#### [SET EXERCISE]
Exactly and only the lines from the one containing "position of capture?" through the close of the entries below are to be set down.

#### [INPUT FOR THIS TASK]

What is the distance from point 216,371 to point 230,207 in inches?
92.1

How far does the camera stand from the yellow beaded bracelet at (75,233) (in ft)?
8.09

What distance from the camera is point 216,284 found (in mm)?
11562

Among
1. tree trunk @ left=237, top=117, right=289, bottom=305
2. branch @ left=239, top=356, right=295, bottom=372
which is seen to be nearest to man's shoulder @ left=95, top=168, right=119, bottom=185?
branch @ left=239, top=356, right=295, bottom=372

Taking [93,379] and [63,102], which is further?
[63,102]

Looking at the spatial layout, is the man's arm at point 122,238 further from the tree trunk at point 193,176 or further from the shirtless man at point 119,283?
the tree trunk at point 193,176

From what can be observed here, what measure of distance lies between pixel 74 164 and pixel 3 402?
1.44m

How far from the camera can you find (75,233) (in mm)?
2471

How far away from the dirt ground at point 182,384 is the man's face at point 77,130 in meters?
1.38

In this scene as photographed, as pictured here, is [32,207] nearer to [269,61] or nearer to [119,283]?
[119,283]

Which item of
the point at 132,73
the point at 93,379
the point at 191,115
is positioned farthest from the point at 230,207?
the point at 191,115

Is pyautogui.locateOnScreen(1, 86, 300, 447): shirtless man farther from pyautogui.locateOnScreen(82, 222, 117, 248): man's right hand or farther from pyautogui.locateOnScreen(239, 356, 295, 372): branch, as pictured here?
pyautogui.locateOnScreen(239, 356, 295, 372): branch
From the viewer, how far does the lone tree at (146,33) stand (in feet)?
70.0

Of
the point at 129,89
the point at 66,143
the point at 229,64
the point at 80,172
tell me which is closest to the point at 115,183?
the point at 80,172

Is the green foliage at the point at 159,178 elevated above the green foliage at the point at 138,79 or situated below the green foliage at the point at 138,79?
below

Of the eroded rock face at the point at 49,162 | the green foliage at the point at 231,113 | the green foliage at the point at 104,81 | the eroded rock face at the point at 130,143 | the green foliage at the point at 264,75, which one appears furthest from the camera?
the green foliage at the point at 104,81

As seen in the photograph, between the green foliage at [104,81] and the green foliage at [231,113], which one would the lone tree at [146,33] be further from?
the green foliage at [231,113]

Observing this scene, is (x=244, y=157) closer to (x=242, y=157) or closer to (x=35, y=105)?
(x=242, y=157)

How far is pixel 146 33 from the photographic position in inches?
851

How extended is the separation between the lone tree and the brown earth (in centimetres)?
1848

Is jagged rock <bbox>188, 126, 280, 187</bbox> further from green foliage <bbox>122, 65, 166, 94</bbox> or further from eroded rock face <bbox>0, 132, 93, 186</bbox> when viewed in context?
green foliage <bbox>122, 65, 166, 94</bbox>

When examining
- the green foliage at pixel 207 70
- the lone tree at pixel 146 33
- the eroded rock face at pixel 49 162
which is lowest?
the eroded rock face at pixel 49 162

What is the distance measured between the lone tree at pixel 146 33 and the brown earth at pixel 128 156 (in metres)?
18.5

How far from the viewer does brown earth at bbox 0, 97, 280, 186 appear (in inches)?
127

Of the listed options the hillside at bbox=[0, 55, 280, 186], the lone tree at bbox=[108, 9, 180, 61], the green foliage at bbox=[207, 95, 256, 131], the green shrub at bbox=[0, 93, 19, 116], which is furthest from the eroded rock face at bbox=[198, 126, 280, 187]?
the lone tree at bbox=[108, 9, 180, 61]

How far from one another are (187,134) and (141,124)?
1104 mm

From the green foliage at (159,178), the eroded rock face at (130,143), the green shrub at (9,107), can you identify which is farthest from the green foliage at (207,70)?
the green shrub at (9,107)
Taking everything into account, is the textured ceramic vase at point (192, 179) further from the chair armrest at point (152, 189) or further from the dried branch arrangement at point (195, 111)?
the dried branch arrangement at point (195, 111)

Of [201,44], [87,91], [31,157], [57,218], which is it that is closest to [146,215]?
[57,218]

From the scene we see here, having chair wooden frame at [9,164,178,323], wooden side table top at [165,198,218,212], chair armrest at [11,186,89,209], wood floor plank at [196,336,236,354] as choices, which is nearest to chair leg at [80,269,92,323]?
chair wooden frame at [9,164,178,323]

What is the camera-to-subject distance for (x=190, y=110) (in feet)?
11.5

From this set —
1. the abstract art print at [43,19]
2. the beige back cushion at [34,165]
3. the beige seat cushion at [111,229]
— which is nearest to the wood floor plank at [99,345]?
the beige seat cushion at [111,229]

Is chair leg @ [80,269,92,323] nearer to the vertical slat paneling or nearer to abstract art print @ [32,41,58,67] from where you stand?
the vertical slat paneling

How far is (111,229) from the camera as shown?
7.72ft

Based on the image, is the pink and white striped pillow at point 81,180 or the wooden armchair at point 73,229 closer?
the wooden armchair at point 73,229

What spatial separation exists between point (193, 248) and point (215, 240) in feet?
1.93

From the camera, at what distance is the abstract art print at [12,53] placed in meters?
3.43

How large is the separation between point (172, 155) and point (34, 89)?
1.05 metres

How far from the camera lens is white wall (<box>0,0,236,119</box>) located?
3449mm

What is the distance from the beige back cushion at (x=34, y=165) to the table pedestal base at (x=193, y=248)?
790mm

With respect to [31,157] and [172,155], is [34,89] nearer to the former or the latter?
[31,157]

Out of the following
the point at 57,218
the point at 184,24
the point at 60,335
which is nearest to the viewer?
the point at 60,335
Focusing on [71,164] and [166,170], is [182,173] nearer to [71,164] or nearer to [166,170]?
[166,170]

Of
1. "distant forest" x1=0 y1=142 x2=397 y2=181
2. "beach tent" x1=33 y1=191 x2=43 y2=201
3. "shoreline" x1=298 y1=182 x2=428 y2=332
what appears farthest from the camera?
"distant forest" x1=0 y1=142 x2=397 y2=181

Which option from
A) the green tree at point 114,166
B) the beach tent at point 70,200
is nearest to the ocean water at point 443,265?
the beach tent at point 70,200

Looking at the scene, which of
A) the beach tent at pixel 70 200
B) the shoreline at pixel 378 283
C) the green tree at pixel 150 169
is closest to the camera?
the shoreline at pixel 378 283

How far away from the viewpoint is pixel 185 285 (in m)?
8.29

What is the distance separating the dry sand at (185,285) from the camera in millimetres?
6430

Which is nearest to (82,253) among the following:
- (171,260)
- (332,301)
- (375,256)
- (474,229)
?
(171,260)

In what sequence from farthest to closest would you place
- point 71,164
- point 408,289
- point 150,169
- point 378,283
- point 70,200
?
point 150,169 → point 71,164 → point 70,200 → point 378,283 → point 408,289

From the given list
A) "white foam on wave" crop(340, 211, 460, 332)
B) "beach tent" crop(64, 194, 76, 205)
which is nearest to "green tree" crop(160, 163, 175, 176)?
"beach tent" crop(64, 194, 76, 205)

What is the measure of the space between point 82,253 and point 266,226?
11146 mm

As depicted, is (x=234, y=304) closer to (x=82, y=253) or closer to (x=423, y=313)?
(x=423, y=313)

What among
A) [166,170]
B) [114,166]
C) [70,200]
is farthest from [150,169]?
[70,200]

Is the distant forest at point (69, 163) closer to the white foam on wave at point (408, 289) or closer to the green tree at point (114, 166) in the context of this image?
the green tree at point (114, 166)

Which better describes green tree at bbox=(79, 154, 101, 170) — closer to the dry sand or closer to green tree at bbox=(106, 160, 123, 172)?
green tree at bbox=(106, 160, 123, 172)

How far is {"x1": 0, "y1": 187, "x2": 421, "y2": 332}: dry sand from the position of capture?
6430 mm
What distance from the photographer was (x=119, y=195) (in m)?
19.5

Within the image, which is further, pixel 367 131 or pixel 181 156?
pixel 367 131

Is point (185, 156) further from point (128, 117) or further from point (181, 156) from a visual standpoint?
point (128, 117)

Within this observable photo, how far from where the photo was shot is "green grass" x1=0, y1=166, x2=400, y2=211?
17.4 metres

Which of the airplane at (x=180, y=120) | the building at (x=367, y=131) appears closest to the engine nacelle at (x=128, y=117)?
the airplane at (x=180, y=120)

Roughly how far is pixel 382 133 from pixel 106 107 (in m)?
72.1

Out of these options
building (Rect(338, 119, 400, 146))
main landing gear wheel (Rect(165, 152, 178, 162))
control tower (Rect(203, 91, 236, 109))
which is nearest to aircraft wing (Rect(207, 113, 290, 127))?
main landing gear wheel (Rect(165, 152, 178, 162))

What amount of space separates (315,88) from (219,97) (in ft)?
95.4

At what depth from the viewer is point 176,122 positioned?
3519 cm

#### [IN RESPONSE]
How far is {"x1": 0, "y1": 187, "x2": 421, "y2": 332}: dry sand from the position of capture?
6430 mm
What distance from the photographer was (x=119, y=195) (in m)?
19.5

Within the image, which is further, pixel 367 131 or pixel 181 156?
pixel 367 131

Is point (185, 156) further from point (128, 117) or further from point (181, 156) from a visual standpoint?
point (128, 117)

Within this observable photo, how far from where the photo was shot is "green grass" x1=0, y1=166, x2=400, y2=211?
17.4 metres

Which of the airplane at (x=180, y=120) | the building at (x=367, y=131) appears closest to the engine nacelle at (x=128, y=117)?
the airplane at (x=180, y=120)

Roughly how far is pixel 382 133 from pixel 106 107 (in m)?
72.1

Out of these options
building (Rect(338, 119, 400, 146))
main landing gear wheel (Rect(165, 152, 178, 162))
control tower (Rect(203, 91, 236, 109))
which is nearest to aircraft wing (Rect(207, 113, 290, 127))?
main landing gear wheel (Rect(165, 152, 178, 162))

What amount of space separates (315,88) from (219,97) (in ft)?
95.4

At what depth from the viewer is point 176,122 positioned?
3519 cm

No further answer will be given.